Occidental Petroleum Corp. (NYSE: OXY) is set to release its third-quarter earnings report before the markets open on Tuesday. The consensus estimates from Thomson Reuters call for a net loss of $0.11 per share and $2.69 billion in revenue. In the same period of last year, Occidental posted $0.03 in earnings per share (EPS) and revenue of $3.25 billion.
This is one of the higher yielding domestic stocks in the energy sector. It has a dividend yield of just over 4%. Occidental is an oil-levered multinational organization with principal business segments in oil and gas and in chemicals.

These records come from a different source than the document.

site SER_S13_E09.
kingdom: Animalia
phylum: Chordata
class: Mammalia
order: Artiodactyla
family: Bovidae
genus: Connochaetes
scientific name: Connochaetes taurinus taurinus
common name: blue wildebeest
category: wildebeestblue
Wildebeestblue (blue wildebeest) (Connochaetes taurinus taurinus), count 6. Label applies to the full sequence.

The oil and gas segment explores for, develops, produces and markets crude oil and natural gas, primarily in the U.S. Permian Basin, Colombia, Bolivia, Libya, Oman, Qatar and Yemen. The chemicals segment manufactures and markets basic chemicals, vinyls and performance chemicals.
With a rock-solid balance sheet and a commitment to dividend coverage, investors look safe for now. Occidental has paid quarterly cash dividends continuously since 1975, and it has increased its dividend each year since 2002.

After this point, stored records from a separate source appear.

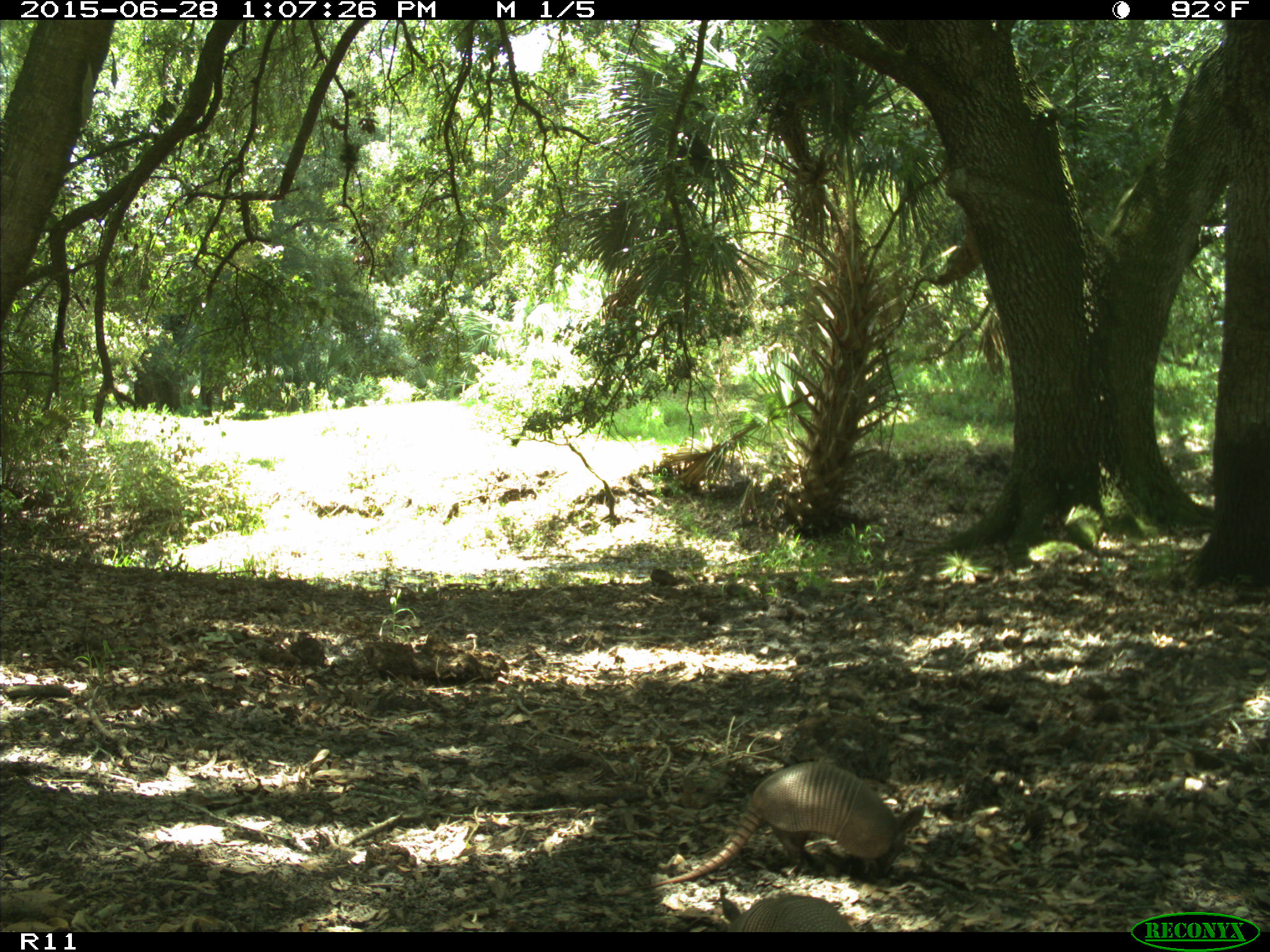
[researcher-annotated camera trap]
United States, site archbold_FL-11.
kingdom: Animalia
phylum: Chordata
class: Mammalia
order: Cingulata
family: Dasypodidae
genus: Dasypus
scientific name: Dasypus novemcinctus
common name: nine-banded armadillo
Dasypus novemcinctus (nine-banded armadillo).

Prior the release of the earnings report, a few analysts weighed in on Occidental:
- Mizuho had a Buy rating with an $83 price target.

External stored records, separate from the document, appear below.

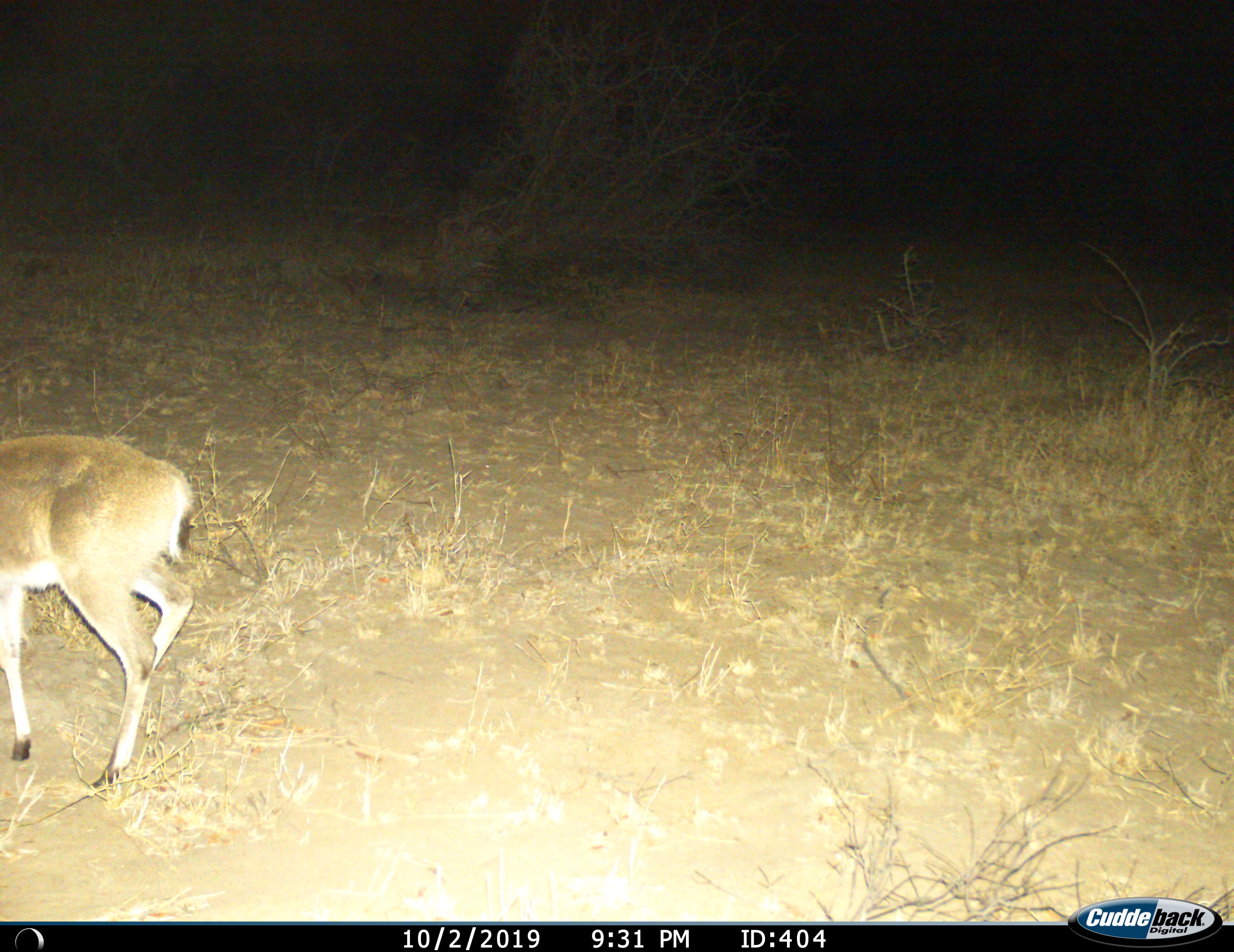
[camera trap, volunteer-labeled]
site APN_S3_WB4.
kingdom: Animalia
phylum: Chordata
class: Mammalia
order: Artiodactyla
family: Bovidae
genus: Aepyceros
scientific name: Aepyceros melampus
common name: impala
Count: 1.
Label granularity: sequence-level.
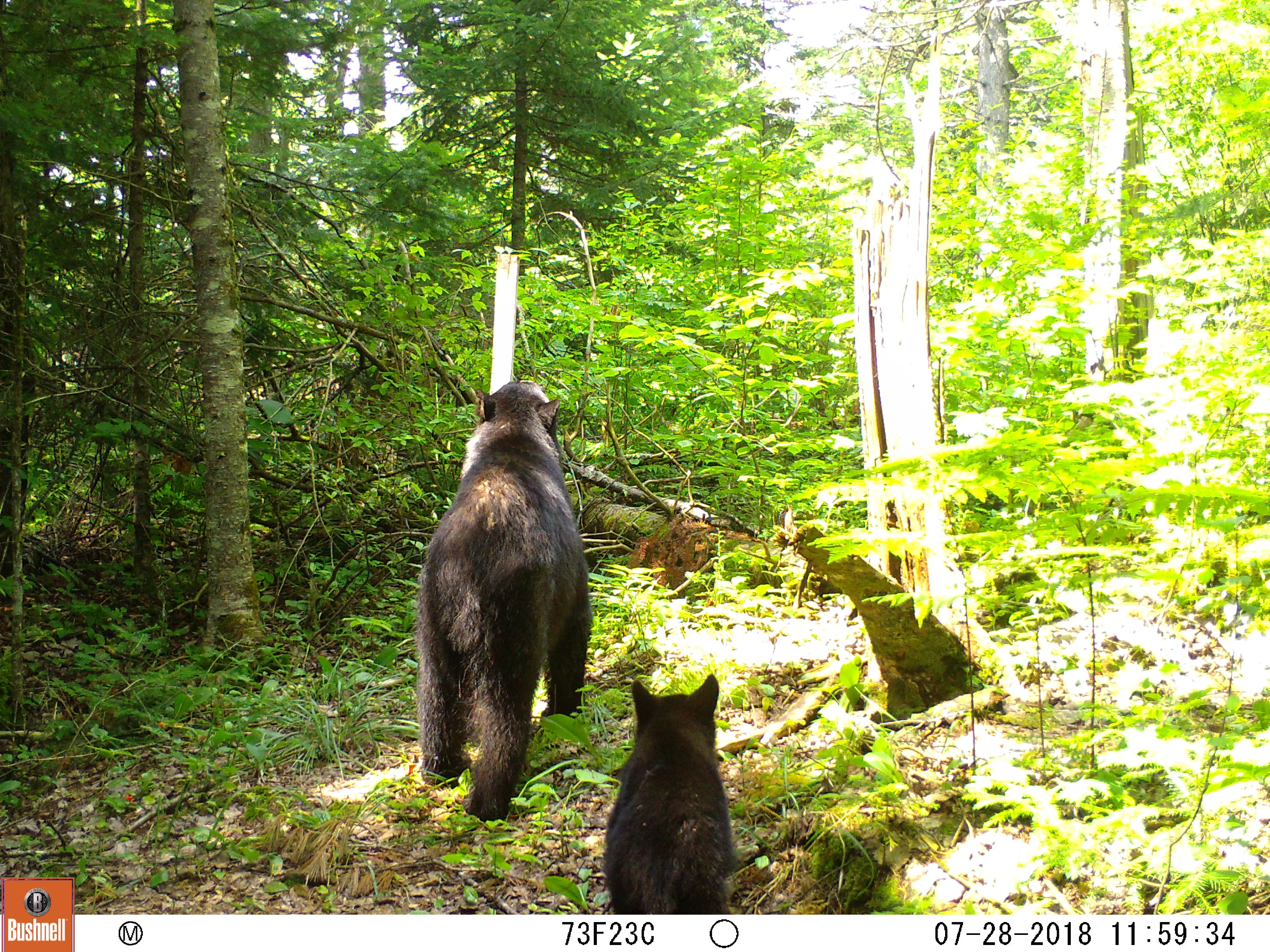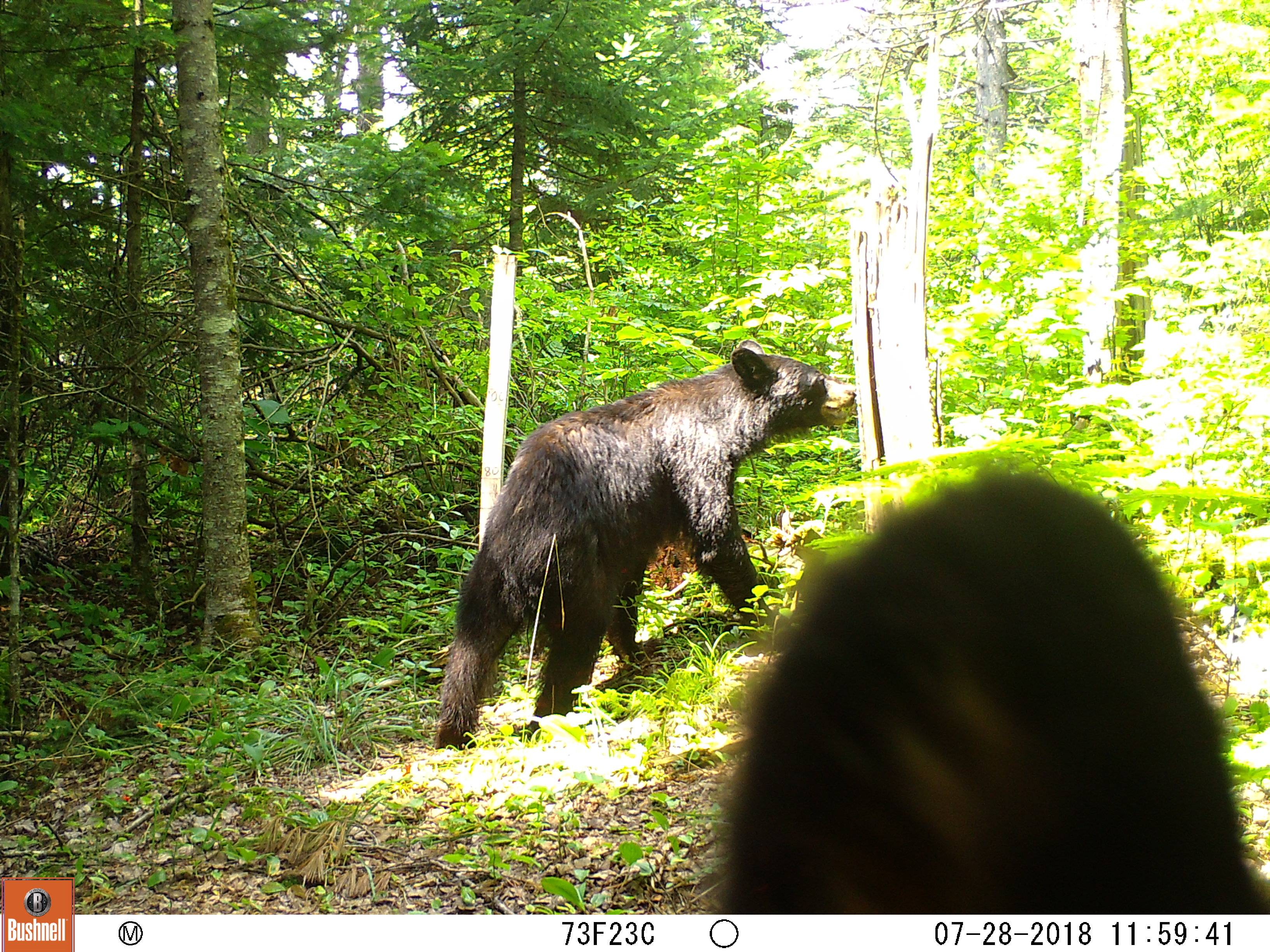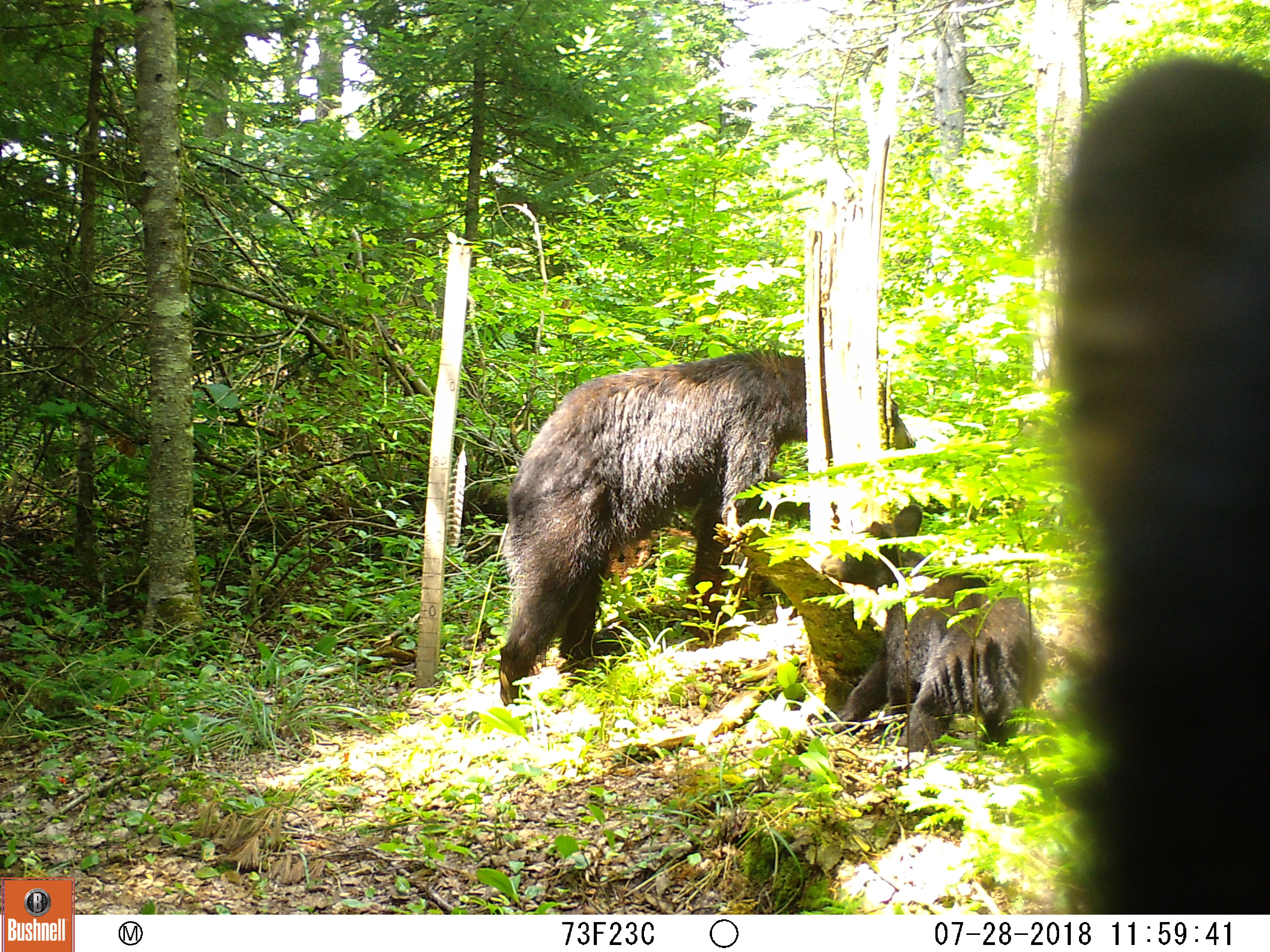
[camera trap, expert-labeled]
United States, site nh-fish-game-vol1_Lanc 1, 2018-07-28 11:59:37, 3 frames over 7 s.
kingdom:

- Credit Suisse reiterated a Hold rating with a $72 price target.
- JPMorgan has an Underweight rating with a $78 price target.
- Jefferies reiterated a Hold a rating.
- Credit Agricole reiterated a Buy rating.
- Deutsche Bank has a Hold rating.
So far in 2016, Occidental has outperformed the broad markets, with the stock up 7.8%. Over the past 52 weeks, the stock was down 3.5%.
Shares of Occidental Petroleum were trading down about 1% at $72.91 on Monday, with a consensus analyst price target of $78.92 and a 52-week trading range of $58.24 to $78.48.